金澤(かなざわ) 仁志(ひとし):本作主人公。高身長、顔は普通よりちょい下。

能々市(ののいち) 美海(みなみ):ヒロインその1。低身長の小動物系女子。栗色の長髪持ち。

津旗(つばた) 聖納(せいな):ヒロインその2。胸部爆盛。黒髪で完全目隠れ、眼鏡あり。せーちゃん。

司書:図書室の受付お姉さん。仁志を「少年」呼びする。

 バレンタイン前のある日の放課後。ちょっと吹雪いているので、様子見で図書室に寄ってみると、割とがらんとした中で司書が図書の整理をしていた。


 3年もそろそろ卒業式を除いた最終登校日とあって、図書室では未返却の図書がないかを確認しているようだ。とはいえ、この時期にわざわざ借りるようなタイプが借りパクすることは少ないらしいので、「あくまで年度末の点検のついで」と司書が前に言っていたな。


 そんな司書が俺に気付いて、軽く手を振ってくる。


「少年、ちょうどいいところに来た」


 ちょうどいいところに?


 なんか図書の整理でも手伝わされるのか?


「司書さん? 何かありましたか?」


 俺が近寄って話しかけると、本が手渡される。


 やはり書棚の整理を手伝わされるのか。


 俺は文句1つ言わずに背表紙の管理番号を見て、該当する場所に本を並び替える。


「いよいよか、と思ってな」


 しかし、本命は整理の手伝いではないようで、急遽雑談が始まった。


 いよいよ?


「いよいよって、急に何ですか?」


「いや、2月だろう?」


 あぁ。ここでもバレンタインの話なのね。


 さすがに先日の美海とのやり取りもあって、バレンタインがピンと来ないわけがなかった。しかし、司書もバレンタインの話をしてくるとは。

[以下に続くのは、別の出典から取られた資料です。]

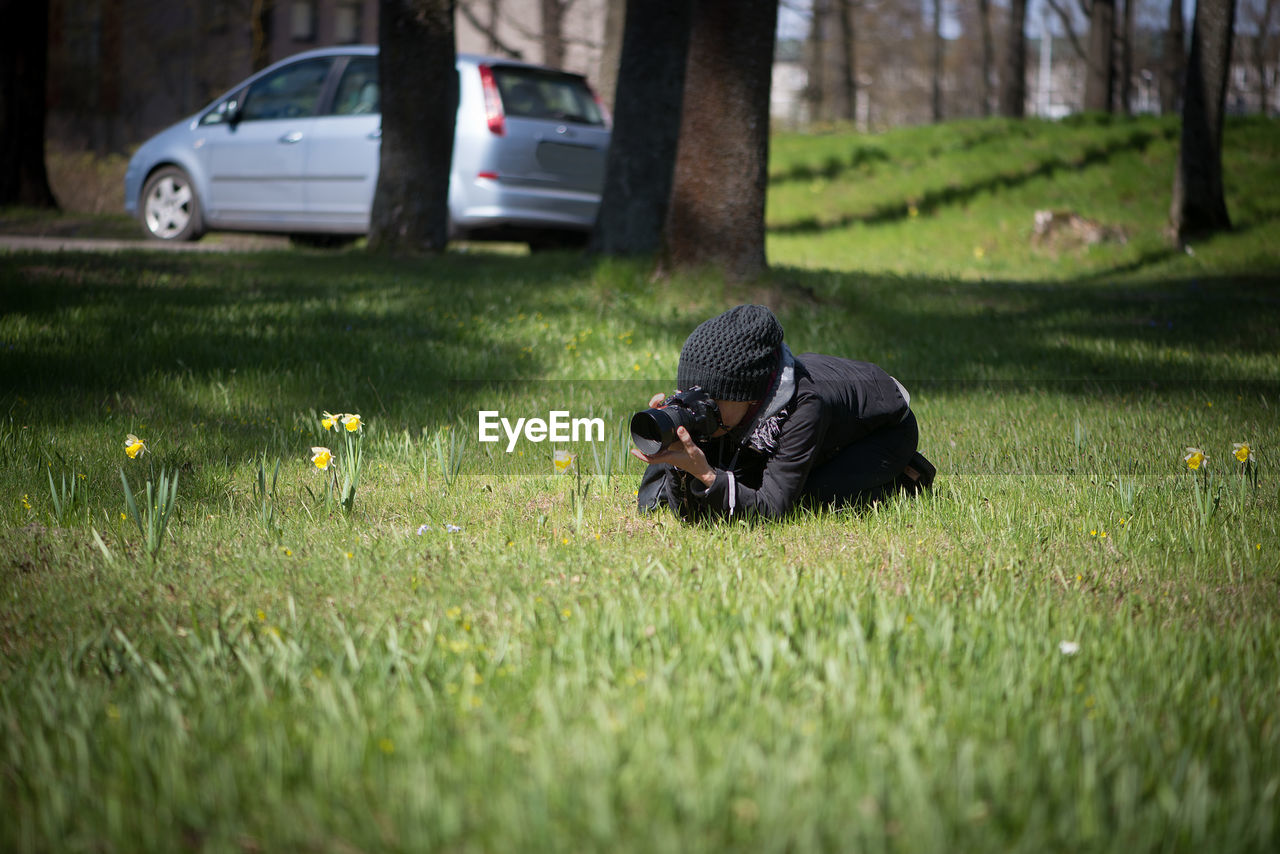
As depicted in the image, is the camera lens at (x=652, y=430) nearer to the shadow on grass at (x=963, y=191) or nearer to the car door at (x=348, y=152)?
the car door at (x=348, y=152)

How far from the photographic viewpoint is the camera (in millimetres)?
3078

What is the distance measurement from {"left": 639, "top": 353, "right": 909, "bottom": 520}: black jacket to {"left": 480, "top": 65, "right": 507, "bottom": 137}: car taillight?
270 inches

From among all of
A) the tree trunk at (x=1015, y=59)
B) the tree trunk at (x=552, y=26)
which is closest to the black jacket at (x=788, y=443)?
the tree trunk at (x=552, y=26)

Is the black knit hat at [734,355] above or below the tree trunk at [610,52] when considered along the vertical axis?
below

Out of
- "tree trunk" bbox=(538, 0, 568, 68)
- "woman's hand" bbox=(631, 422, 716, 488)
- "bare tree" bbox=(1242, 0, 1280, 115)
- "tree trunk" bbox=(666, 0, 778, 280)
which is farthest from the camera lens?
"bare tree" bbox=(1242, 0, 1280, 115)

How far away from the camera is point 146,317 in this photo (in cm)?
653

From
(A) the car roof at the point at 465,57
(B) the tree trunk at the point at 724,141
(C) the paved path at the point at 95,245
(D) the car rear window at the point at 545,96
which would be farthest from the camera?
(A) the car roof at the point at 465,57

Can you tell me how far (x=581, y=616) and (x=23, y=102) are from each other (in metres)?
14.4

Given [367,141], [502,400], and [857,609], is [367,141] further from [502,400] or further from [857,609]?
[857,609]

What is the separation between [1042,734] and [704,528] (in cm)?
161

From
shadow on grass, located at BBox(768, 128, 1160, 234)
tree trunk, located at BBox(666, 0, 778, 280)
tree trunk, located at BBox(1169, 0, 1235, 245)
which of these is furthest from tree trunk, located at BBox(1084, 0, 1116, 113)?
tree trunk, located at BBox(666, 0, 778, 280)

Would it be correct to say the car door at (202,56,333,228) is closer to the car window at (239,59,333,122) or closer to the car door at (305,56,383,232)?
the car window at (239,59,333,122)

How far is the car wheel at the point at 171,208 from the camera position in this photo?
1138 cm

「そうですね。まあ、縁遠過ぎて、美海との会話でバレンタインって言葉が出るまでピンと来なかったんですけどね」


 ちょっとした自虐を差し込んでおくと、司書が小さく笑った。


「ははは……だが、そんな日々も昨年までの話だろう? 今年は美海ちゃんと聖納ちゃんからチョコレートをもらえるんだろうから」


 2人からチョコをもらうか。


「そうなんですけどね」


「なんだ、浮かない顔をして」


 やっぱりどうも浮かない表情が顔に浮かび上がっているようだ。


 まあ、浮かない顔を隠すつもりもなかったってのはあるけど。


「いや、いつまでも二股していて、ついにバレンタインまで引きずったのかと思って」


「いいじゃないか。こればかりは少年の一存じゃ決まらない話だからな」


 司書は二股になった当初からの知り合いでもある。


 もっと言うと、俺に二股を唆した一人でもある。あのときは、美海や聖納からの懇願、そして、司書の説得を受けて、俺は二股という状況を受け入れることにした。


「そうなんですけどね。こう歯がゆいというか」


 当時受け入れたこと自体は自分で納得したことだ。だから、いまさら過去のことを蒸し返すつもりはない。だけど、やはり、二股を続けたくないという気持ちが強まっている。


「そう思うなら、もっと美海ちゃんや聖納ちゃんと近付いてみてもいいかもな」


 もっと美海や聖納に近付く?


 それは俺が知らないことを知った方がいいということだろうか。


「え? 2人ともこれ以上ないくらいに近付いていると思いますけど」


 俺も司書も本棚の方を向きながら会話をしている。


 何かをしながらの方がちょうどよかった。


「だとしたら、もう少し細かい部分も見てみるといいかもしれないな」


「細かい部分?」


 一瞬、手を止めてしまうが、再び本棚の整理に戻る。


 細かい部分とは一体なんだろうか。


「女の子の気持ちを知るために顔色を窺うのはいいことだが、何も気持ちが出るのは表情だけじゃないぞ?」


 司書の言い方からして、及第点はもらった感じがした。


 だが、それ以上のことを今、してみたらどうだと求められている。


「仕草とか、ですか?」


「そう、手や足、仕草、表情と別に目の動きとかな。案外、思ってもみなかった事実がそこにあるかもしれない」


「なるほど。表情以外……ですか……」


 心がけているつもりだが、司書には見えていて、俺には見えていないものがあるのかもしれない。


 それを司書は言外に伝えてくれていて、それは自分で見つけなければ意味がないのかもしれない。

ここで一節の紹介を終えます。